:: Excerto da página ::
Santa Teresa Benedita da Cruz, Virgem e Mártir

Nota Biográfica:
       Edith Stein, filha de pais judeus, nasceu em Breslau no dia 12 de Outubro de 1891. O pai era comerciante de madeiras e morreu antes de Edith ter completado os 2 anos. A mãe, mulher muito religiosa, solícita e voluntariosa, assumiu todo o cuidado da família, mas não conseguiu manter nos filhos uma fé viva.
      Edith dedica-se então a uma vida de estudos na Universidade de Breslau tendo como meta a Filosofia. Os anos de estudos passam até que, no ano de 1921, Edith visita um casal convertido ao Evangelho. Na biblioteca deste casal ela encontra a autobiografia de Santa Teresa de Ávila. Edith lê o livro durante toda a noite. "Quando fechei o livro, disse para mim própria: é esta a verdade", declarou ela mais tarde.
     Tendo-se dedicado aos estudos filosóficos, empenhou-se perseverantemente na procura da verdade, até que encontrou a fé em Deus e se converteu à Igreja Católica. Foi baptizada no dia 1 de janeiro de 1922. Desde então serviu a Deus na função de professora e escritora. Agregada às irmãs carmelitas em 1933 com o nome Teresa Benedita da Cruz por ela escolhido, dedicou a sua vida ao serviço do povo judaico e do povo alemão. Deixando a Alemanha por causa da perseguição aos Judeus, foi recebida a 31 de dezembro de 1938 no convento das carmelitas de Echt (Holanda). No dia 2 de Agosto de 1942 foi presa pelas autoridades que exerciam o poder aterrador na Alemanha e enviada para o campo de concentração de Auschwitz-Birkenau (Polónia), destinado ao genocídio do povo judaico. Aí foi cruelmente morta no dia 9 de Agosto, com 51 anos de idade.
     Tinha sido discípula e depois assistente de Edmund Husserl, o fundador da fenomenologia.
       Foi beatificada a 1 de Maio de 1987, e canonizada a 11 de Outubro de 1998, pelo Papa João Paulo II. É uma das padroeiras da Europa, juntamente com Santa Brígida e Santa Catarina de Sena.
       “Como cristã e judia, ela aceitou a morte com o seu povo e para o seu povo, que era visto como o lixo da nação alemã”, referiu Bento XVI, aquando da uma visita histórica ao complexo de Auschwitz, em 2006.
Oração:
       Senhor, Deus dos nossos pais, que conduzistes a mártir Teresa Benedita ao conhecimento do vosso Filho crucificado e à sua imitação até à morte, concedei, pela sua intercessão, todos os homens conheçam o Salvador, Jesus Cristo, e por Ele cheguem perpétua visão do vosso rosto. Por Nosso Senhor Jesus Cristo, vosso Filho,que é Deus convosco na unidade do Espírito Santo.

:: Conjunto de dados ::
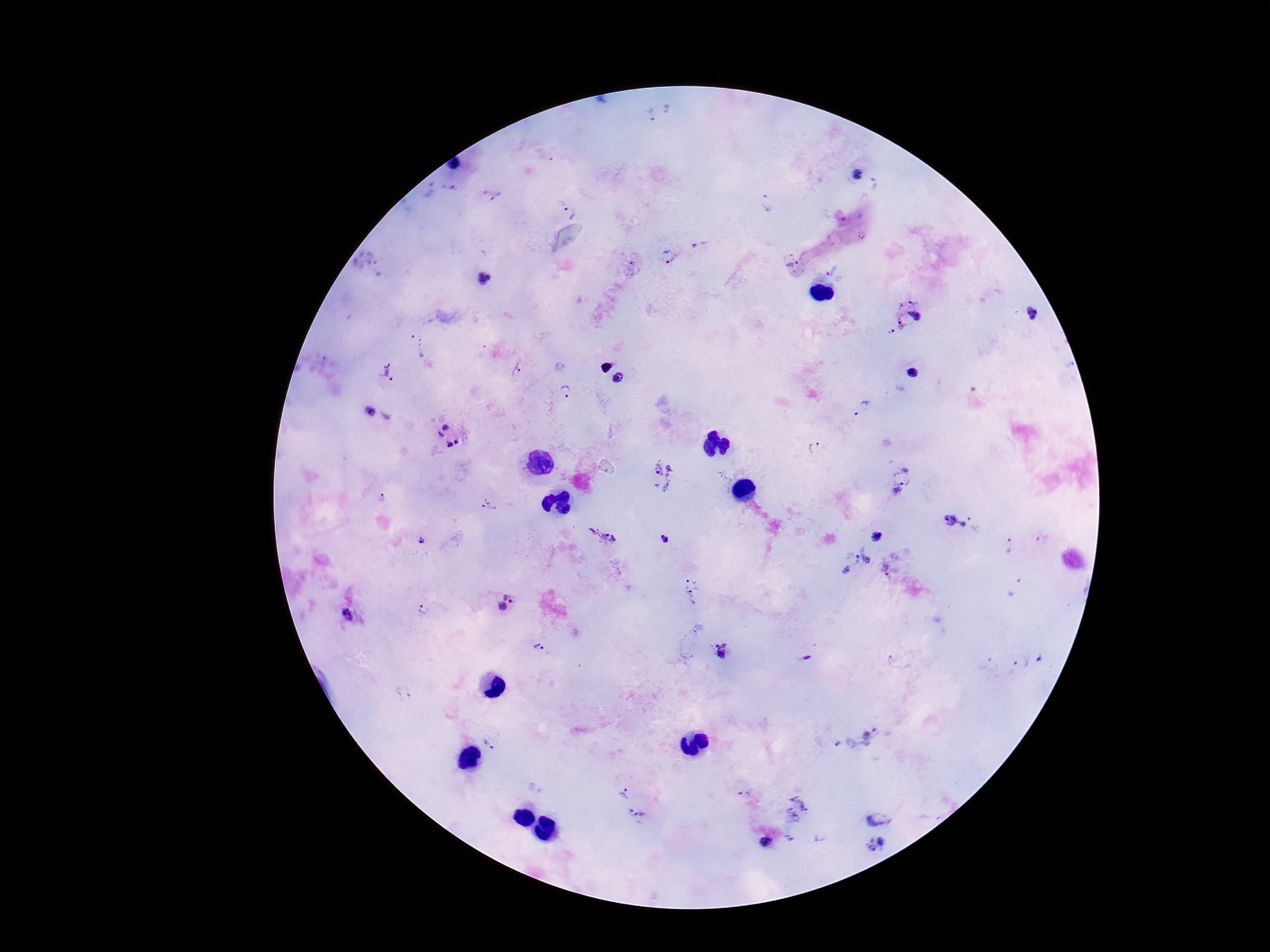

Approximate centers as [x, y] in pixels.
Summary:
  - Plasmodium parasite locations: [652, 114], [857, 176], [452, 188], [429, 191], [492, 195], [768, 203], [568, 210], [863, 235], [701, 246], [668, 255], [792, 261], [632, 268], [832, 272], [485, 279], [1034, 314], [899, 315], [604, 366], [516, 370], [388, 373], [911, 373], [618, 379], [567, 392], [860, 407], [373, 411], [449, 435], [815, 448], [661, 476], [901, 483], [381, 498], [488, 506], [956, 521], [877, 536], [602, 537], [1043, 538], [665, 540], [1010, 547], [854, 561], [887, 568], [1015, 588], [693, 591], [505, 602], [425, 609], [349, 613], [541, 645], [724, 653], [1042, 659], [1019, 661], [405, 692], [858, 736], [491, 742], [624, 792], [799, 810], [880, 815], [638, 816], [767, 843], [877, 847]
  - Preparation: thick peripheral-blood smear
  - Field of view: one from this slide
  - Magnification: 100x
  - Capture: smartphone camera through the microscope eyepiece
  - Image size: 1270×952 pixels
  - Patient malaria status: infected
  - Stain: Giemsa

:: O que se pede ::
**A.** De acordo com o excerto sobre Santa Teresa Benedita da Cruz, em que data foi Edith Stein baptizada?
**B.** Prolongue o excerto sobre Santa Teresa Benedita da Cruz a partir do ponto em que ele termina.
As linhas dos esfregaços de sangue constituem material independente do excerto.

:: Lista de respostas ::
**A.** Foi baptizada no dia 1 de janeiro de 1922.

**B.**
Cristo tomou sobre Si o jugo da Lei, cumprindo plenamente a Lei e morrendo pela Lei e através da Lei. Assim libertou da Lei aqueles que querem receber d’Ele a vida. Mas eles sabem que só poderão recebê-la se ofereceram a sua própria vida. Porque os que foram baptizados em Cristo foram baptizados na sua morte. Submergiram-se na vida de Cristo, para se tornarem membros do seu Corpo, destinados a sofrer e morrer com Ele, mas também a ressuscitar com Ele para a vida eterna, a vida divina.
Para nós, evidentemente, esta vida atingirá a sua plenitude no Dia do Senhor. Contudo, já desde agora – «na carne» – participamos da sua vida quando acreditamos: acreditamos que Cristo morreu por nós para nos dar a sua vida. É esta fé que nos permite ser uma só realidade com Ele, como os membros com a cabeça, e nos abre a torrente da sua vida. Assim, esta fé no Crucificado – a fé viva, que está associada ao vínculo do amor – constitui para nós a entrada na vida e o princípio da futura glorificação. Por isso a cruz é o nosso único título de glória: Longe de mim gloriar-me, senão na cruz de Nosso Senhor Jesus Cristo, pelo qual o mundo está crucificado para mim e eu para o mundo. Quem decidiu aderir a Cristo morreu para o mundo e o mundo para ele. Leva no seu corpo os estigmas do Senhor. É débil e desprezado perante os homens; mas por isso mesmo é forte, porque na fraqueza se manifesta o poder de Deus.
Tendo consciência disto, o discípulo de Jesus aceita não somente a cruz que lhe é imposta, mas crucifica-se a si mesmo: os que são de Cristo crucificaram a sua carne com as suas paixões e concupiscências. Suportaram um combate implacável contra a sua natureza, a fim de que morra neles a vida do pecado e dê lugar à vida do espírito. Porque é esta que importa.
Contudo a CRUZ não é um fim em si mesma: ela eleva-nos para as alturas e revela-nos as realidades superiores. Por isso ela não é somente um símbolo; ela é a arma poderosa de Cristo; é o cajado de pastor com que o divino David sai ao encontro do David infernal e com o qual bate fortemente à porta do Céu e a abre. Então brotam as torrentes da luz divina que envolvem todos aqueles que seguem o Crucificado.
(Edith Steins Werke, ed. L. Gelber - R. Leuven, T. I, Freiburg 1983, pp. 15-16)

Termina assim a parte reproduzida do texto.